Liu Rong, Ma Shixin, Lu Zhigang, Shen Hong, Sun Leiqing, Wei Meng
Department of Cardiology, Shanghai Jiao Tong University Affiliated Sixth People's Hospital, 600 Yishan Rd, Shanghai, 200233, China.
Cardiovasc Drugs Ther. 2015 Feb;29(1):23-9. doi: 10.1007/s10557-014-6561-6.
ADP plays an important part in platelet aggregation by activating P2Y1 and P2Y12 receptors. The ADP antagonist MRS2179 has been used in thrombosis-related treatments but its effects on vein graft (VG) remodeling is undefined. We examined the effect of MRS2179 on VG intimal hyperplasia and explored the mechanism of action.
A mouse model of VG transplantation was established. Mice underwent surgery and received MRS2179 by intraperitoneal injection every other day for 3 weeks. VG remodeling was assessed 4-weeks later. Vascular smooth muscle cells (VSMCs) were isolated and treated with MRS2179. The effect of MRS2179 on the proliferation, migration and inflammatory-cytokine expression of VSMCs was also evaluated.

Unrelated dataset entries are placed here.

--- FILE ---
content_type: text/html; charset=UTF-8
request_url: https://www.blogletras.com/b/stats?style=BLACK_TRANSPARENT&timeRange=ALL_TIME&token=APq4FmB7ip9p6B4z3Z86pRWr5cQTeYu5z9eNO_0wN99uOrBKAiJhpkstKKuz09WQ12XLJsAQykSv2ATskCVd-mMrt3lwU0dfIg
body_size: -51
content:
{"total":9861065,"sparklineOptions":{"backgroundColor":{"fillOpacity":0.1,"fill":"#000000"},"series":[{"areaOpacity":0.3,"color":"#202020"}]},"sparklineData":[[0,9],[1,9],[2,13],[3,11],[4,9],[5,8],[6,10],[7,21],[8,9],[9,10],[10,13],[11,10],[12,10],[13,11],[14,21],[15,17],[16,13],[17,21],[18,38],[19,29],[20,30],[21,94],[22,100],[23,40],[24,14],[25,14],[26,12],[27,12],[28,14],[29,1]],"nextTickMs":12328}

MRS2179 significantly inhibited VSMC proliferation compared with the control group. Significant inhibitory effects of MRS2179 on VSMC migration was observed in two-dimensional and three-dimensional models. The extent of intimal hyperplasia was significantly less in MRS2179 treated mice than in controls. Reduced migration of macrophage was found in MRS2179 treated mice. Expression of the inflammatory cytokines IL-1β and TNF-α was decreased significantly in the MRS2179 treated group. In addition, decreased phosphorylation was found on Akt, Erk1/2 and p38.

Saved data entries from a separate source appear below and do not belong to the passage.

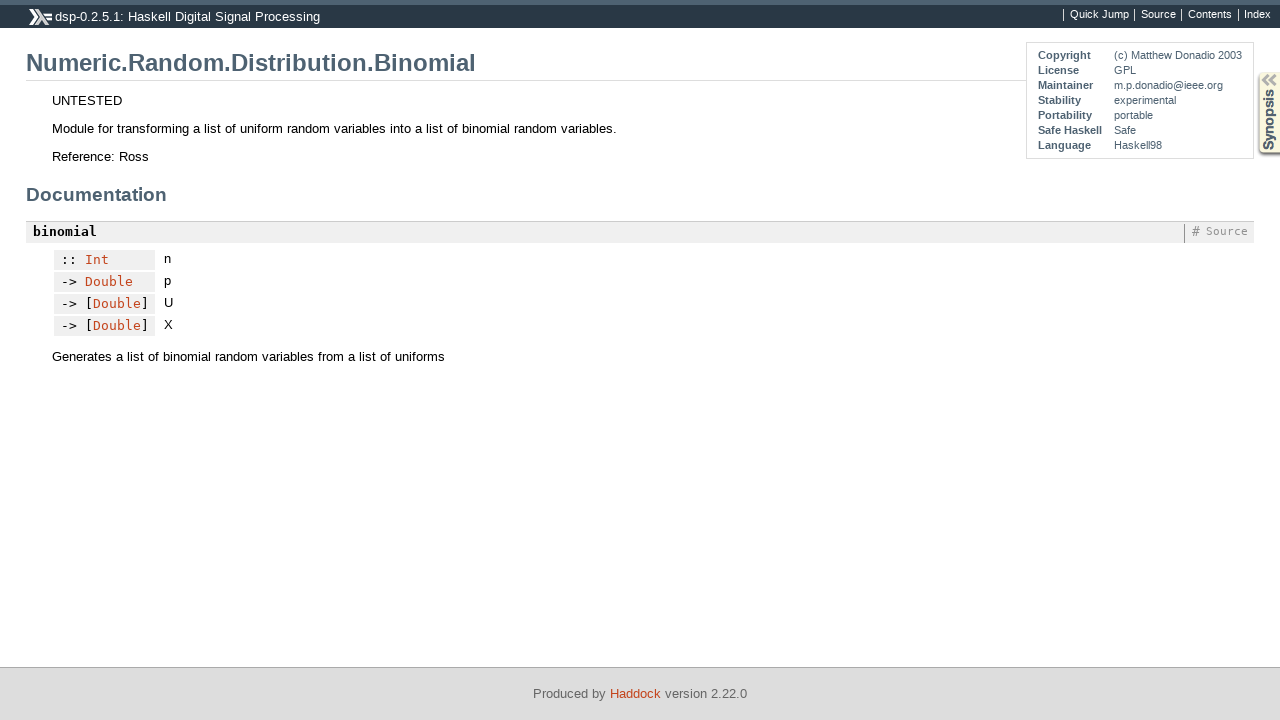

--- FILE ---
content_type: text/html; charset=utf-8
request_url: https://hackage-origin.haskell.org/package/dsp-0.2.5.1/candidate/docs/Numeric-Random-Distribution-Binomial.html
body_size: 1320
content:
<!DOCTYPE html PUBLIC "-//W3C//DTD XHTML 1.0 Transitional//EN" "http://www.w3.org/TR/xhtml1/DTD/xhtml1-transitional.dtd"><html xmlns="http://www.w3.org/1999/xhtml"><head><style type="text/css">#synopsis details:not([open]) > ul { visibility: hidden; }</style><meta http-equiv="Content-Type" content="text/html; charset=UTF-8" /><title>Numeric.Random.Distribution.Binomial</title><link href="ocean.css" rel="stylesheet" type="text/css" title="Ocean" /><link rel="stylesheet" type="text/css" href="quick-jump.css" /><script src="haddock-bundle.min.js" async="async" type="text/javascript"></script><script src="https://cdnjs.cloudflare.com/ajax/libs/mathjax/2.7.0/MathJax.js?config=TeX-AMS-MML_HTMLorMML" type="text/javascript"></script></head><body><div id="package-header"><ul class="links" id="page-menu"><li><a href="src/Numeric.Random.Distribution.Binomial.html">Source</a></li><li><a href="/package/dsp-0.2.5.1">Contents</a></li><li><a href="doc-index.html">Index</a></li></ul><p class="caption">dsp-0.2.5.1: Haskell Digital Signal Processing</p></div><div id="content"><div id="module-header"><table class="info"><tr><th valign="top">Copyright</th><td>(c) Matthew Donadio 2003</td></tr><tr><th>License</th><td>GPL</td></tr><tr><th>Maintainer</th><td>m.p.donadio@ieee.org</td></tr><tr><th>Stability</th><td>experimental</td></tr><tr><th>Portability</th><td>portable</td></tr><tr><th>Safe Haskell</th><td>Safe</td></tr><tr><th>Language</th><td>Haskell98</td></tr></table><p class="caption">Numeric.Random.Distribution.Binomial</p></div><div id="description"><p class="caption">Description</p><div class="doc"><p>UNTESTED</p><p>Module for transforming a list of uniform random variables into a
 list of binomial random variables.</p><p>Reference: Ross</p></div></div><div id="synopsis"><details id="syn"><summary>Synopsis</summary><ul class="details-toggle" data-details-id="syn"><li class="src short"><a href="#v:binomial">binomial</a> :: <a href="/package/base-4.12.0.0/docs/Data-Int.html#t:Int" title="Data.Int">Int</a> -&gt; <a href="/package/base-4.12.0.0/docs/Prelude.html#t:Double" title="Prelude">Double</a> -&gt; [<a href="/package/base-4.12.0.0/docs/Prelude.html#t:Double" title="Prelude">Double</a>] -&gt; [<a href="/package/base-4.12.0.0/docs/Prelude.html#t:Double" title="Prelude">Double</a>]</li></ul></details></div><div id="interface"><h1>Documentation</h1><div class="top"><p class="src"><a id="v:binomial" class="def">binomial</a> <a href="src/Numeric.Random.Distribution.Binomial.html#binomial" class="link">Source</a> <a href="#v:binomial" class="selflink">#</a></p><div class="subs arguments"><p class="caption">Arguments</p><table><tr><td class="src">:: <a href="/package/base-4.12.0.0/docs/Data-Int.html#t:Int" title="Data.Int">Int</a></td><td class="doc"><p>n</p></td></tr><tr><td class="src">-&gt; <a href="/package/base-4.12.0.0/docs/Prelude.html#t:Double" title="Prelude">Double</a></td><td class="doc"><p>p</p></td></tr><tr><td class="src">-&gt; [<a href="/package/base-4.12.0.0/docs/Prelude.html#t:Double" title="Prelude">Double</a>]</td><td class="doc"><p>U</p></td></tr><tr><td class="src">-&gt; [<a href="/package/base-4.12.0.0/docs/Prelude.html#t:Double" title="Prelude">Double</a>]</td><td class="doc"><p>X</p></td></tr></table></div><div class="doc"><p>Generates a list of binomial random variables from a list
 of uniforms</p></div></div></div></div><div id="footer"><p>Produced by <a href="http://www.haskell.org/haddock/">Haddock</a> version 2.22.0</p></div></body></html>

These data demonstrate that MRS2179 inhibits neointima formation in VGs by regulating the proliferation, and migration of VSMCs, macrophage migration, inflammatory-cytokine secretion and related signaling pathway. Our study provides novel insights regarding purinergic signaling in SMCs in vivo. The P2Y1 receptor may serve as a therapeutic target in neointima formation.

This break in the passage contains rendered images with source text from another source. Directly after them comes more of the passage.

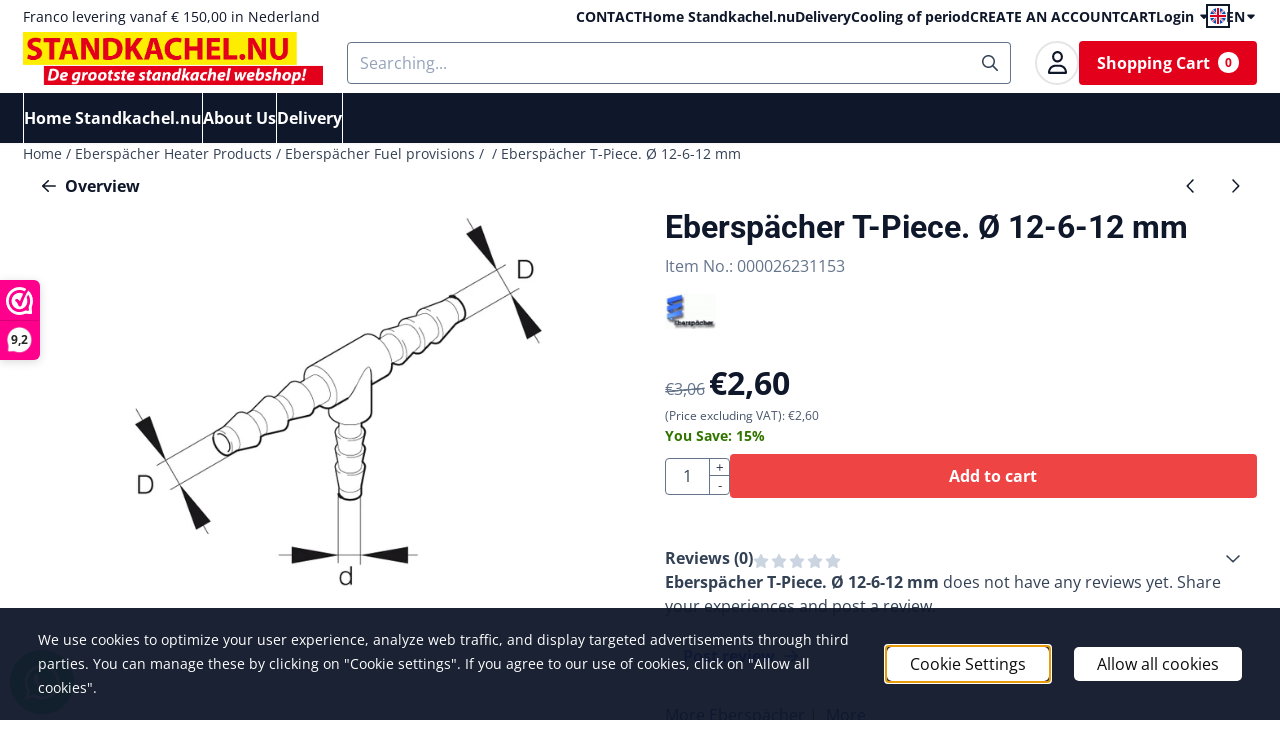

--- FILE ---
content_type: text/plain
request_url: https://www.google-analytics.com/j/collect?v=1&_v=j102&a=873716390&t=pageview&_s=1&dl=https%3A%2F%2Fwww.standkachel.nu%2Feberspacher-air-and-water-heaters-and-parts%2Feberspacher-fuel-provisions-and-cable-harness%2Feberspacher-rubber-verbindingstukken-voor-brandstofleiding-recht-en-haaks%2Fkopiekopiekopiekopie&ul=en-us%40posix&dt=Ebersp%C3%A4cher%20T-Piece.%20%C3%98%2012-6-12%20mm%20-%20STANDKACHEL.NU%20is%20de%20internet%20winkel%20voor%20Eberspacher%20en%20Webasto%20lucht%20-%20en%20waterkachels.Ook%20voor%20onderdelen.&sr=1280x720&vp=1280x720&_u=KGBAgEABEAAAACAAI~&jid=931378224&gjid=161165349&cid=310395048.1769014653&tid=UA-36635548-1&_gid=1977470179.1769014653&_slc=1&z=1333873183
body_size: -451
content:
2,cG-WREY2ECEJH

二磷酸腺苷(ADP)通过激活P2Y1和P2Y12受体在血小板聚集中起重要作用。ADP拮抗剂MRS2179已用于血栓形成相关治疗,但其对静脉移植物(VG)重塑的影响尚不清楚。我们研究了MRS2179对VG内膜增生的影响并探讨其作用机制。
建立小鼠VG移植模型。小鼠接受手术,每隔一天腹腔注射MRS2179,持续3周。4周后评估VG重塑情况。分离血管平滑肌细胞(VSMC)并用MRS2179处理。还评估了MRS2179对VSMC增殖、迁移和炎性细胞因子表达的影响。
与对照组相比,MRS2179显著抑制VSMC增殖。在二维和三维模型中均观察到MRS2179对VSMC迁移有显著抑制作用。MRS2179处理的小鼠内膜增生程度明显低于对照组。在MRS2179处理的小鼠中发现巨噬细胞迁移减少。MRS2179处理组中炎性细胞因子白细胞介素-1β(IL-1β)和肿瘤坏死因子-α(TNF-α)的表达显著降低。此外,发现Akt、细胞外信号调节激酶1/2(Erk1/2)和p38的磷酸化水平降低。
这些数据表明,MRS2179通过调节VSMC的增殖和迁移、巨噬细胞迁移、炎性细胞因子分泌及相关信号通路,抑制VG中新内膜的形成。我们的研究为体内平滑肌细胞中嘌呤能信号传导提供了新的见解。P2Y1受体可能是新内膜形成的治疗靶点。